• **THE EXERCISE**
Can you write out all of the rows below again, swapping every "grassy bank" for "grassy slope" and changing nothing else? Leave the pictures out.

• **RECORDS PROVIDED**
================================
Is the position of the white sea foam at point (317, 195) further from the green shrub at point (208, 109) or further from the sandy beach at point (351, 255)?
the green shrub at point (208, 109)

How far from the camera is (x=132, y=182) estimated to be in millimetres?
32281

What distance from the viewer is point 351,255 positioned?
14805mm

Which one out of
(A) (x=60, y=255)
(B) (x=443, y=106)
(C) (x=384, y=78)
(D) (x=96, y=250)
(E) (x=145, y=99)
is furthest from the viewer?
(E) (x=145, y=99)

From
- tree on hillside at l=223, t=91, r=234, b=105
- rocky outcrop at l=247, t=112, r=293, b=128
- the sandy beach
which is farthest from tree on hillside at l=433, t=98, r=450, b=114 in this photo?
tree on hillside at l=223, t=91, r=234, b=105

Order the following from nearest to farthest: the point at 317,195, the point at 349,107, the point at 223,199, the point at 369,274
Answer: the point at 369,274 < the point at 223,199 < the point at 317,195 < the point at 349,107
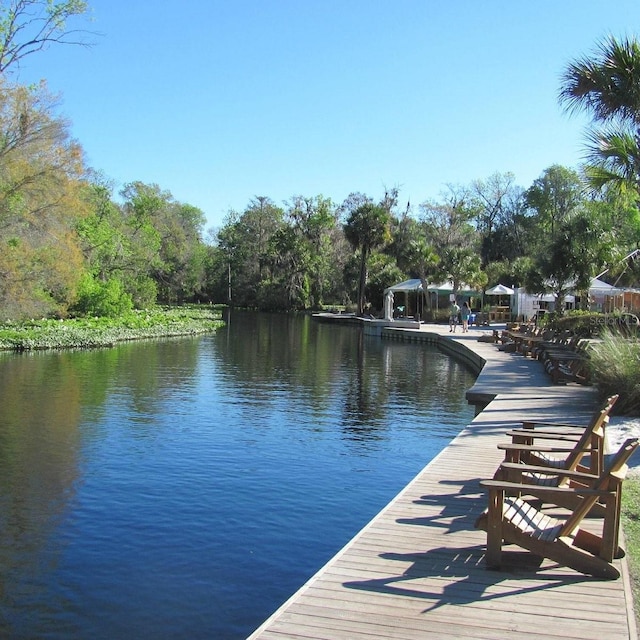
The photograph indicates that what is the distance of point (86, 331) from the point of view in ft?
102

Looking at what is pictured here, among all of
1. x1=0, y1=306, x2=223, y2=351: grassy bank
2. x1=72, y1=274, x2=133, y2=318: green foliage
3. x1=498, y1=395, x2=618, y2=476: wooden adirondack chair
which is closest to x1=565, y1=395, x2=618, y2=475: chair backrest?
x1=498, y1=395, x2=618, y2=476: wooden adirondack chair

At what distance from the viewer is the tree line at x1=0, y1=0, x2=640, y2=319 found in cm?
2038

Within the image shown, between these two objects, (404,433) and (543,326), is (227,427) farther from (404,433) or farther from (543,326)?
(543,326)

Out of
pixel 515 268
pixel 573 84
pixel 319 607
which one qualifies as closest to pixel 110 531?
pixel 319 607

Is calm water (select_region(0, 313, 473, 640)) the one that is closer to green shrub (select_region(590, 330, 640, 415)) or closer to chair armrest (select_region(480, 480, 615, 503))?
chair armrest (select_region(480, 480, 615, 503))

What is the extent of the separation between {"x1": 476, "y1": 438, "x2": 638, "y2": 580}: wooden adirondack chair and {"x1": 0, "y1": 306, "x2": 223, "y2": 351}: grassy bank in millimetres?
25521

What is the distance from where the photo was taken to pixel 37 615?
19.6 feet

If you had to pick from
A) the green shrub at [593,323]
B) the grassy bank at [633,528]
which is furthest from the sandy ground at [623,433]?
the green shrub at [593,323]

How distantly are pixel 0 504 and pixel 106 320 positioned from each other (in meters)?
28.5

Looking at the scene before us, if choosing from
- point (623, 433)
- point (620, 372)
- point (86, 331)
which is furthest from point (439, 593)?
point (86, 331)

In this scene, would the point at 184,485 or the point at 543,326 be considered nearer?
the point at 184,485

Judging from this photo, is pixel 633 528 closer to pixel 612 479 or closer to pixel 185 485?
pixel 612 479

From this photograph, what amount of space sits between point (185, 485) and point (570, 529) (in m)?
6.03

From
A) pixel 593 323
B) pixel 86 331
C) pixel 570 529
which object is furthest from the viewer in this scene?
pixel 86 331
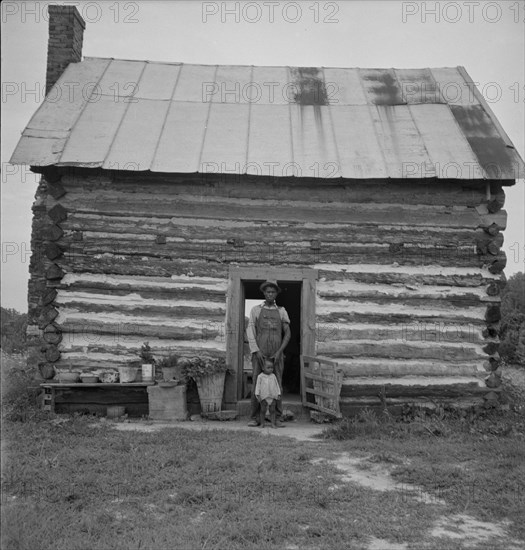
================================
• **SOLUTION FOR THIS EXERCISE**
Is the position of the white sea foam at point (317, 195) further from the green shrub at point (208, 109) or further from the sandy beach at point (351, 255)?
the green shrub at point (208, 109)

How far from the camera is (x=132, y=182) estimated to be in millimetres?
32281

What distance from the viewer is point 351,255 positioned?
14805mm

Which one out of
(A) (x=60, y=255)
(B) (x=443, y=106)
(C) (x=384, y=78)
(D) (x=96, y=250)
(E) (x=145, y=99)
is furthest from the viewer?
(E) (x=145, y=99)

From
- tree on hillside at l=223, t=91, r=234, b=105
- rocky outcrop at l=247, t=112, r=293, b=128
- the sandy beach
which is farthest from tree on hillside at l=433, t=98, r=450, b=114 in this photo?
tree on hillside at l=223, t=91, r=234, b=105

Order the following from nearest to farthest: the point at 317,195, the point at 349,107, the point at 223,199, the point at 369,274
Answer: the point at 369,274 < the point at 223,199 < the point at 317,195 < the point at 349,107
The photograph indicates that what is the distance of point (86, 331) from the point of view in ft?
102

Looking at what is pictured here, among all of
1. x1=0, y1=306, x2=223, y2=351: grassy slope
2. x1=72, y1=274, x2=133, y2=318: green foliage
3. x1=498, y1=395, x2=618, y2=476: wooden adirondack chair
which is closest to x1=565, y1=395, x2=618, y2=475: chair backrest?
x1=498, y1=395, x2=618, y2=476: wooden adirondack chair

At what distance from the viewer is the tree line at x1=0, y1=0, x2=640, y2=319 found in cm?
2038

Within the image shown, between these two objects, (404,433) and (543,326), is (227,427) farther from (404,433) or farther from (543,326)?
(543,326)

Out of
pixel 515 268
pixel 573 84
pixel 319 607
which one qualifies as closest to pixel 110 531?
pixel 319 607

Is calm water (select_region(0, 313, 473, 640)) the one that is closer to green shrub (select_region(590, 330, 640, 415)) or closer to chair armrest (select_region(480, 480, 615, 503))?
chair armrest (select_region(480, 480, 615, 503))

What is the extent of the separation between {"x1": 476, "y1": 438, "x2": 638, "y2": 580}: wooden adirondack chair and {"x1": 0, "y1": 306, "x2": 223, "y2": 351}: grassy slope in millimetres?
25521

What is the distance from where the photo was taken to pixel 37 615?
19.6 feet

If you had to pick from
A) the green shrub at [593,323]
B) the grassy slope at [633,528]
which is furthest from the sandy ground at [623,433]?
the green shrub at [593,323]

How distantly are pixel 0 504 and pixel 106 320 positioned from each other (in meters)?
28.5

Looking at the scene before us, if choosing from
- point (623, 433)
- point (620, 372)
- point (86, 331)
which is furthest from point (439, 593)?
point (86, 331)

In this scene, would the point at 184,485 or the point at 543,326 be considered nearer?
the point at 184,485

Judging from this photo, is pixel 633 528 closer to pixel 612 479 or closer to pixel 185 485?
pixel 612 479

From this photograph, what amount of space sits between point (185, 485) and point (570, 529) (in m)?
6.03

From
A) pixel 593 323
B) pixel 86 331
C) pixel 570 529
which object is furthest from the viewer in this scene?
pixel 86 331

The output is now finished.